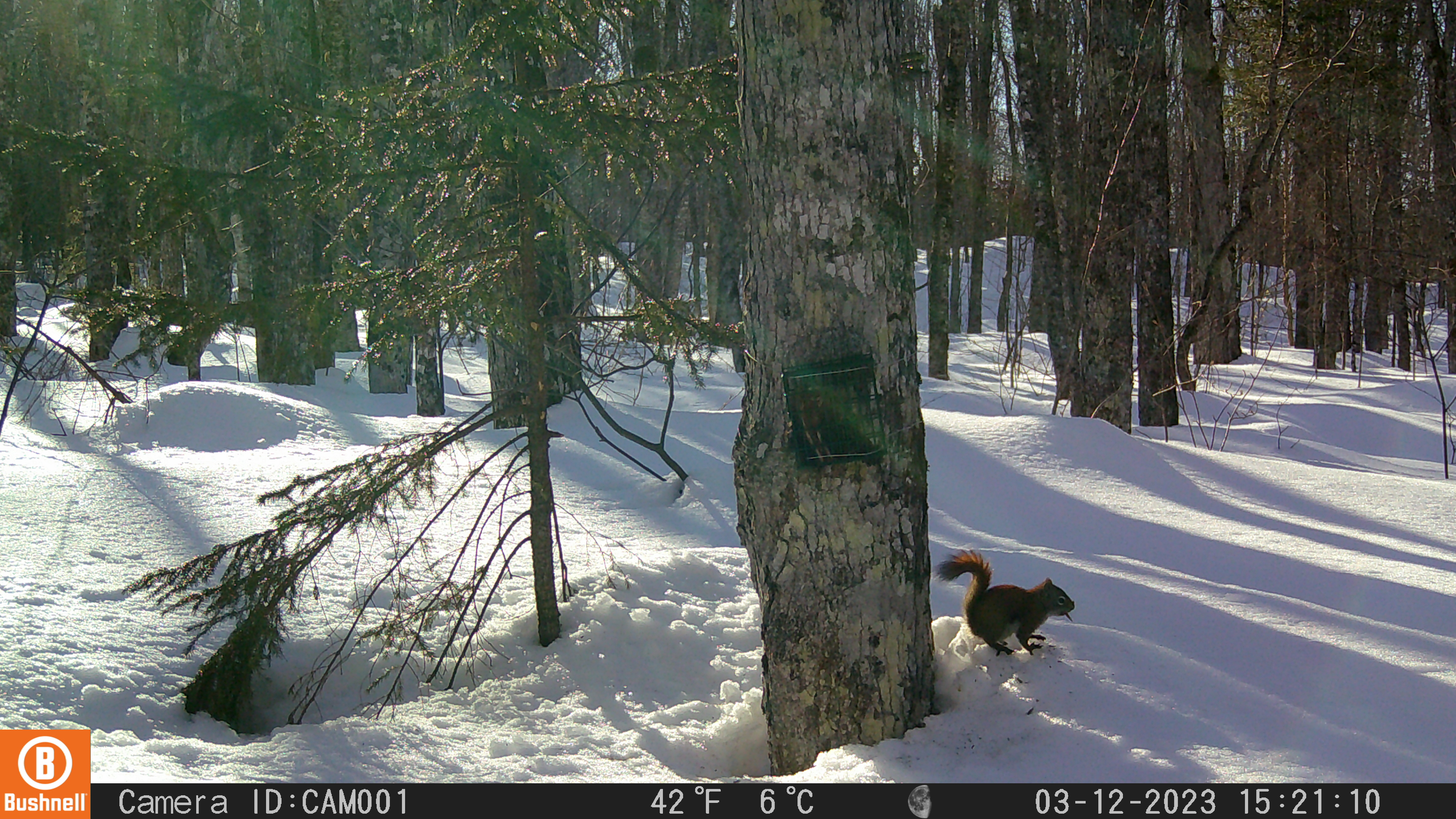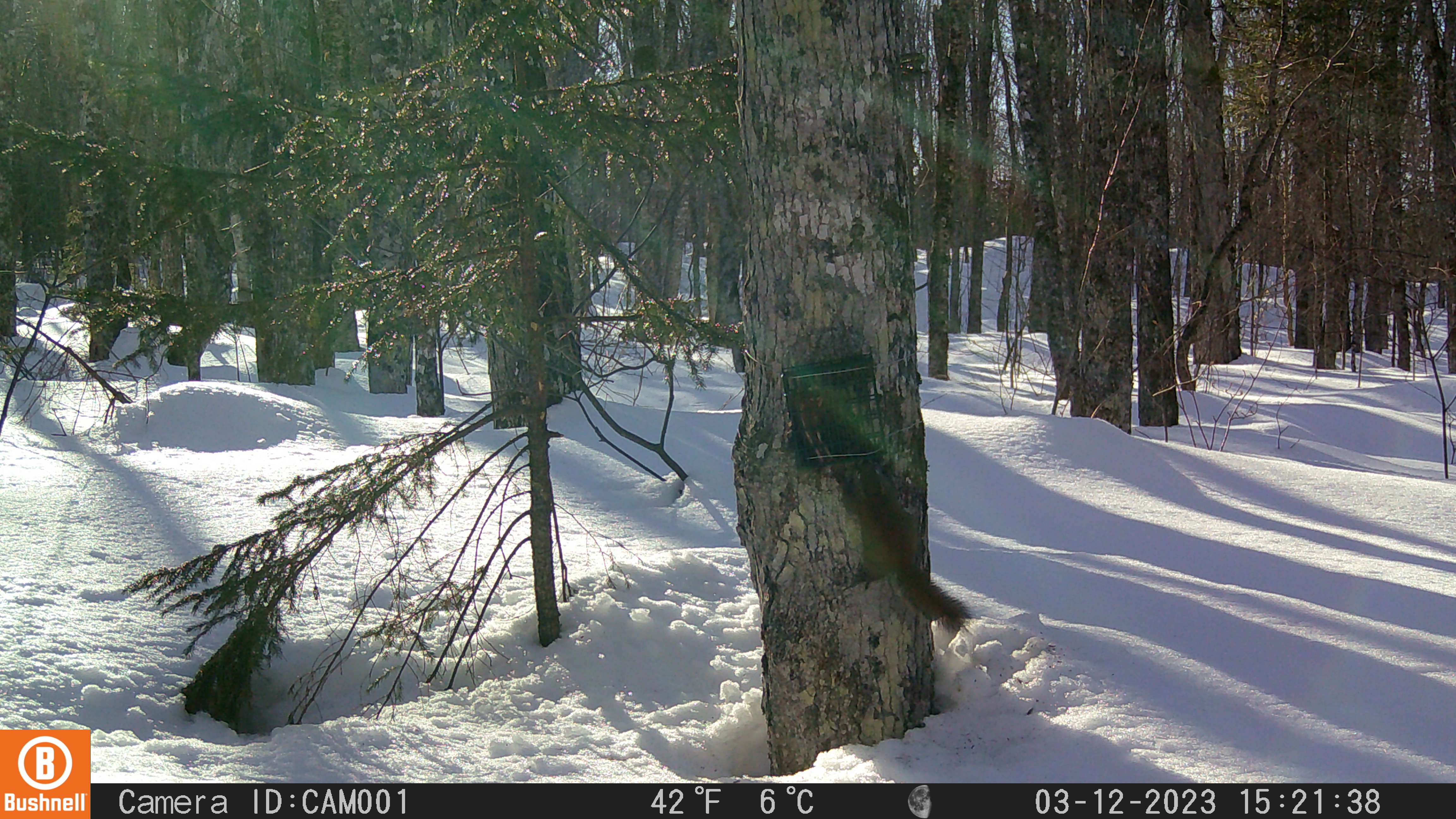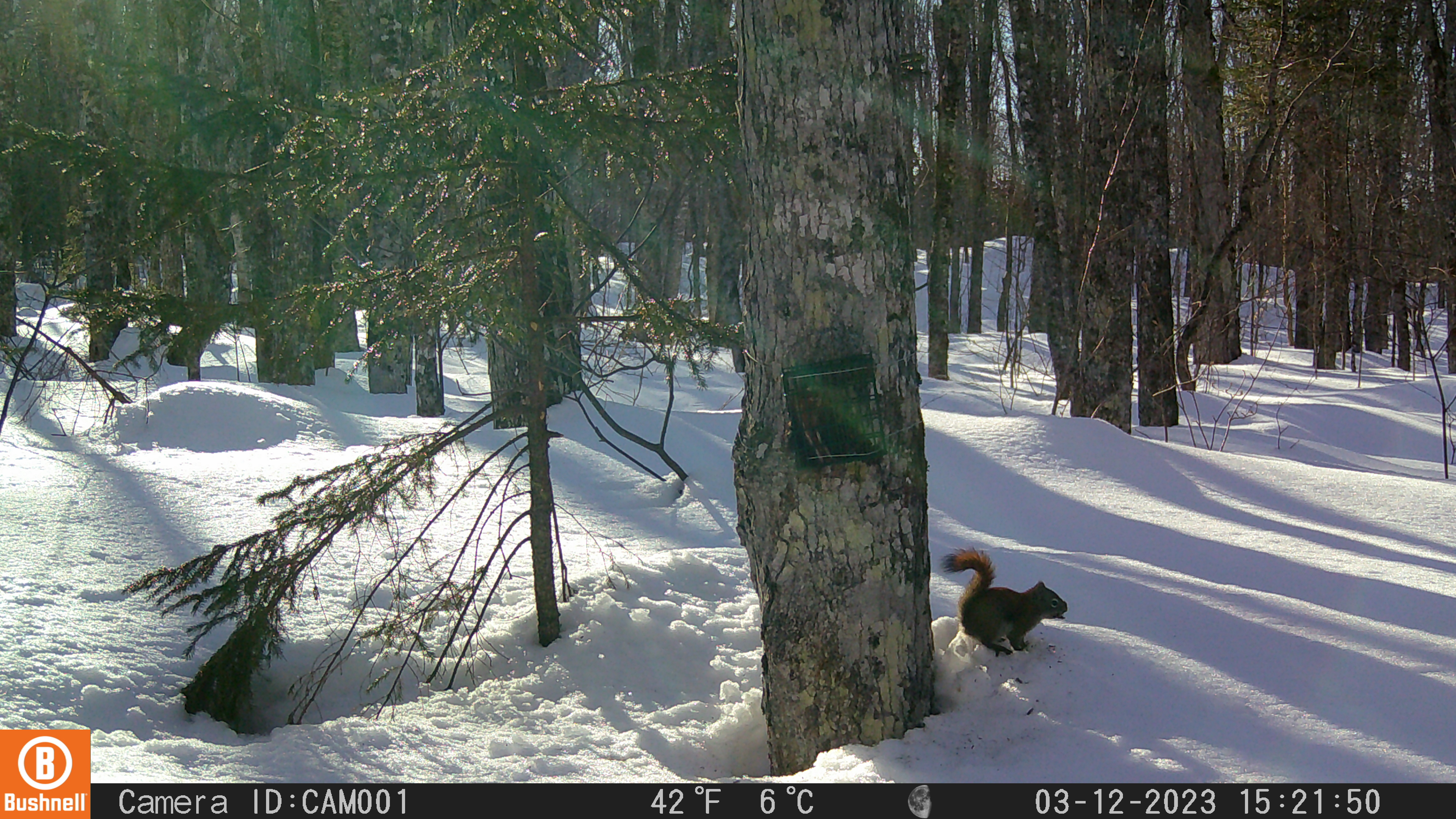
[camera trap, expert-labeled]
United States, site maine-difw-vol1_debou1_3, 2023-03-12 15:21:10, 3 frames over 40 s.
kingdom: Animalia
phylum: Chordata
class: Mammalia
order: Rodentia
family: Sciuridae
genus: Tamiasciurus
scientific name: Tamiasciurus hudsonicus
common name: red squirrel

---

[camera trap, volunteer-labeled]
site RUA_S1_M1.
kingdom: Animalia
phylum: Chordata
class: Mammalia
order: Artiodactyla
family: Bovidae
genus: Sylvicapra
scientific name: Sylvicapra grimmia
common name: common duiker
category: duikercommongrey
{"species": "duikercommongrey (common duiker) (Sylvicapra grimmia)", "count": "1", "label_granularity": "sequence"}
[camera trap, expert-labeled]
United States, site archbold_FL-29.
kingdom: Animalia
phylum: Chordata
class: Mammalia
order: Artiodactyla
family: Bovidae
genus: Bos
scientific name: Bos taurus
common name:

==

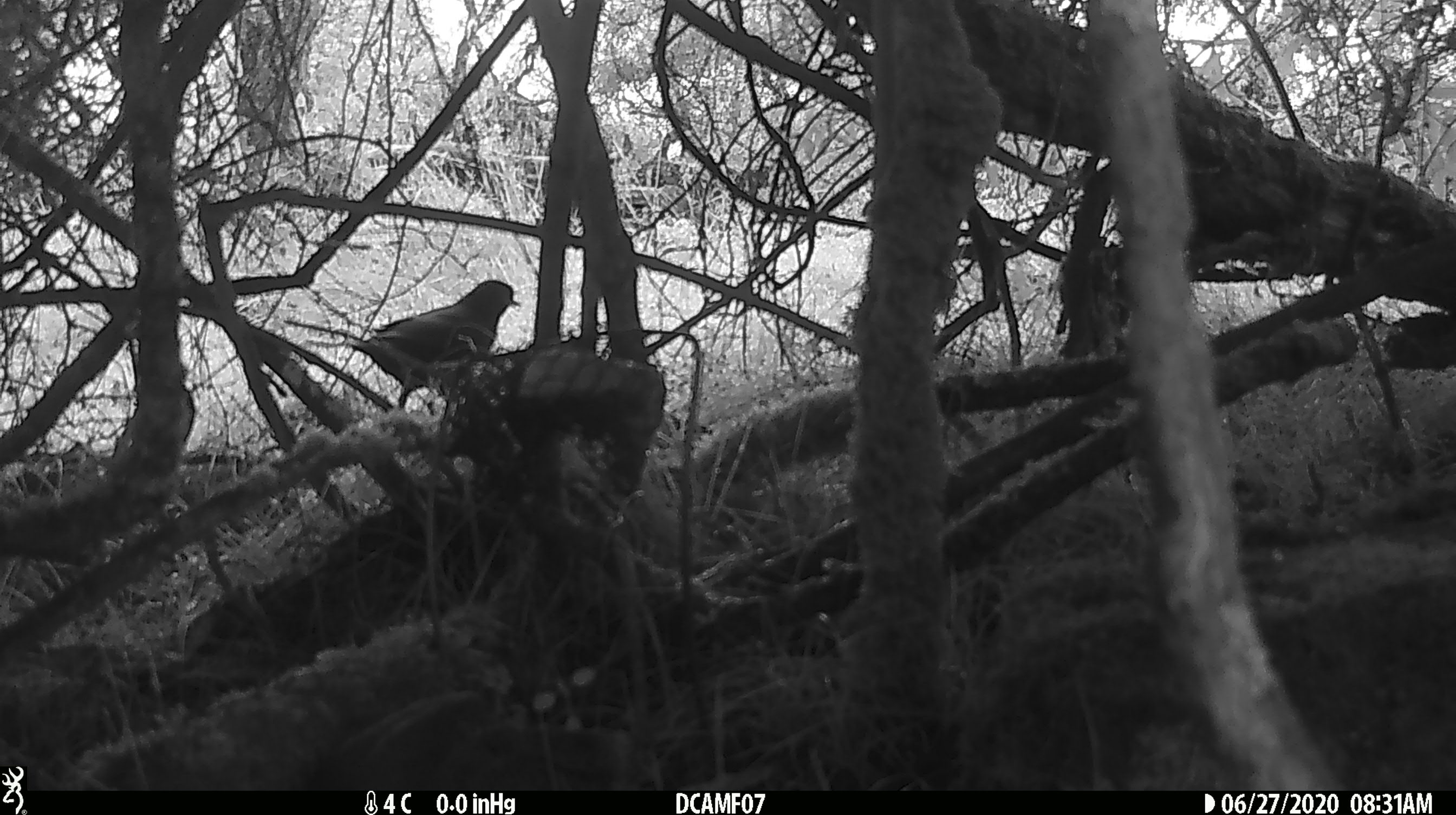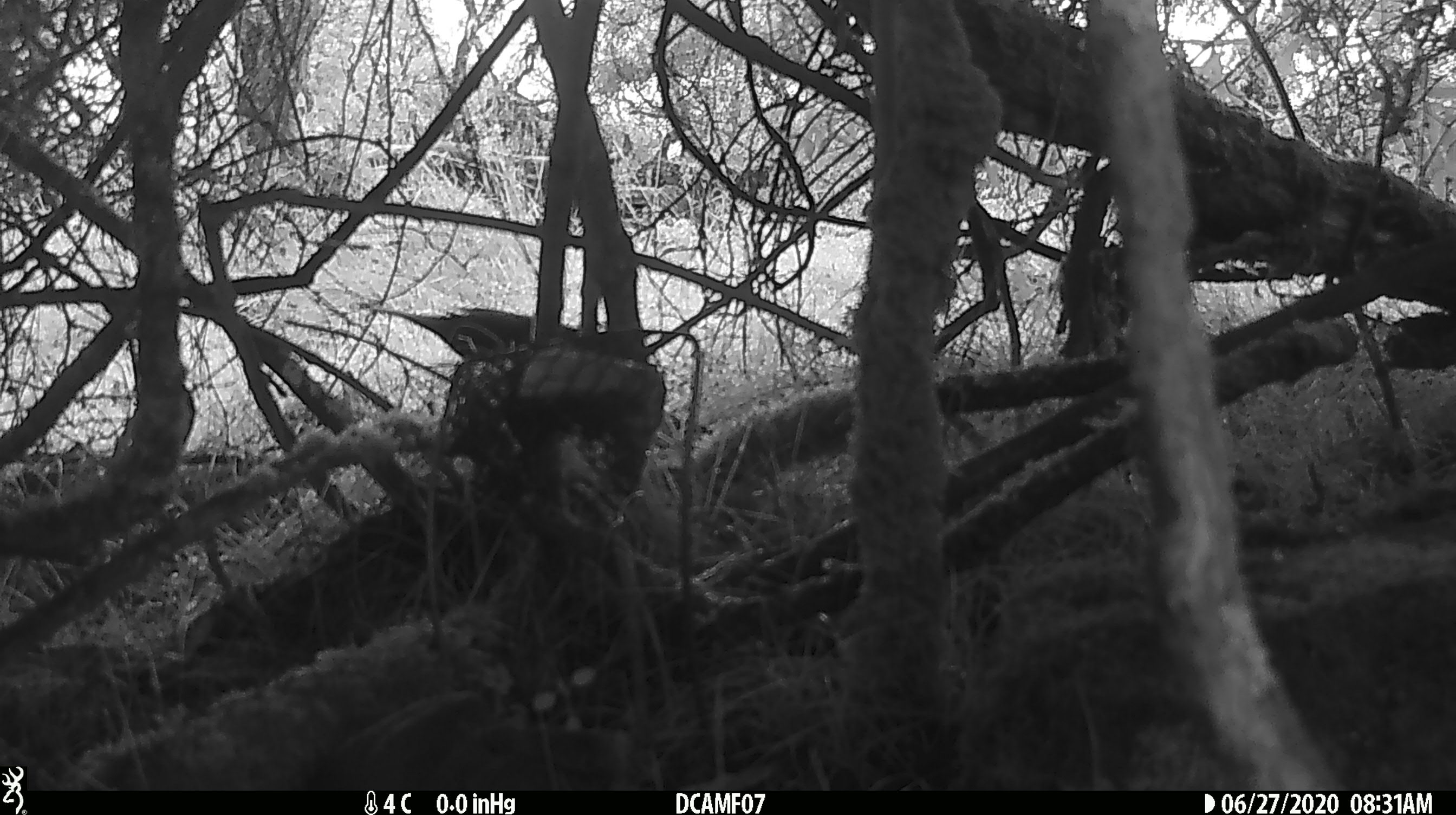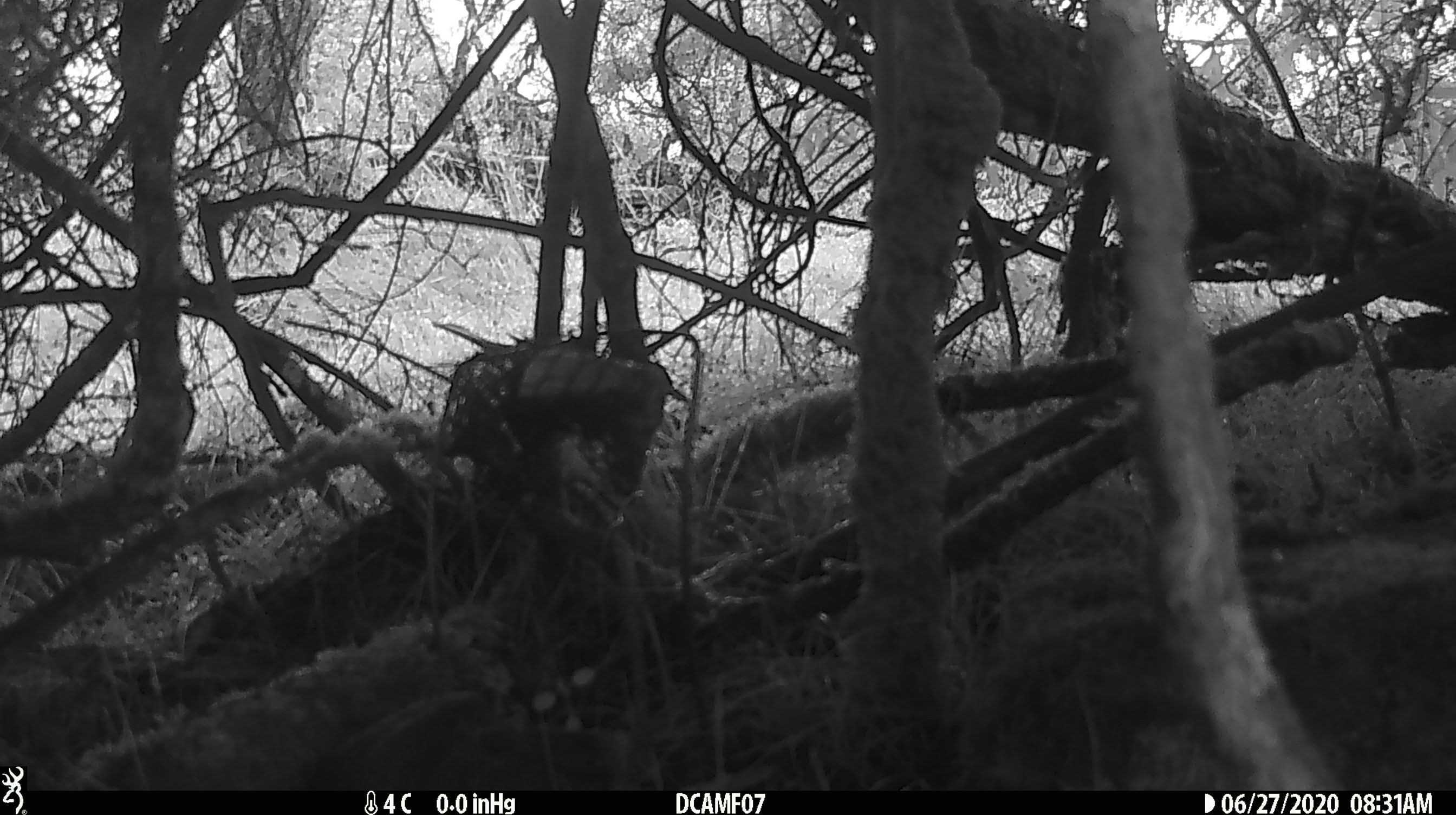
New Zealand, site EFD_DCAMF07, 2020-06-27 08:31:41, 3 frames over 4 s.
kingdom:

» What the exercise asks:
Take every line from the listing above that includes the word "States" and copy it.

» Completed exercise:
United States, site maine-difw-vol1_debou1_3, 2023-03-12 15:21:10, 3 frames over 40 s.
United States, site archbold_FL-29.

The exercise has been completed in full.